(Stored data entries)
----

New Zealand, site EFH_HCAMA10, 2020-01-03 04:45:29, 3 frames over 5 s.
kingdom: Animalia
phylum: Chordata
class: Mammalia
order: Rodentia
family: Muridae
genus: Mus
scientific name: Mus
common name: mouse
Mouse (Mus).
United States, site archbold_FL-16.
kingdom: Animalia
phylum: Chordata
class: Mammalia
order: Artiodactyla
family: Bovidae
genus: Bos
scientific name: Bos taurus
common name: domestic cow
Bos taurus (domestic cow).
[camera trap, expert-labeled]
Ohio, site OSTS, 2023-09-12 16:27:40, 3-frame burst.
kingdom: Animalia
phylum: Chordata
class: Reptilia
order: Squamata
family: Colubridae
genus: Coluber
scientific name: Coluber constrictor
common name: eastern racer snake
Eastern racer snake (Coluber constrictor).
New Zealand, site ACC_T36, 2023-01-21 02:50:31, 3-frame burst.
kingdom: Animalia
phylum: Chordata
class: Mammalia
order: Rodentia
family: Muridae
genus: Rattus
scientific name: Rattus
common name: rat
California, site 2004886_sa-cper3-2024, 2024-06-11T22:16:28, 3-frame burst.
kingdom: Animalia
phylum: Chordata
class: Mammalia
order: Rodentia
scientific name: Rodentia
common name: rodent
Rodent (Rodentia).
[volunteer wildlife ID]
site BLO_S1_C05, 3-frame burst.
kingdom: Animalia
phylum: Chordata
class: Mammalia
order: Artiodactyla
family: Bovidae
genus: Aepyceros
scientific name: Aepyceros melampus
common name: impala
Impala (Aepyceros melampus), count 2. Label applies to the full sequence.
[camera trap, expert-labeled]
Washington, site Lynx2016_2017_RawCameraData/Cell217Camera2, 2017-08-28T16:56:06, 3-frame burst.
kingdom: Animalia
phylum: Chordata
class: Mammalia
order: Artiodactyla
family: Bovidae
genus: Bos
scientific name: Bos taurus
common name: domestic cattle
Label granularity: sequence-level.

----

- **TRY IT**
The answer should be one number, the count of lines above that contain "site".

- **YOUR SOLUTION**
7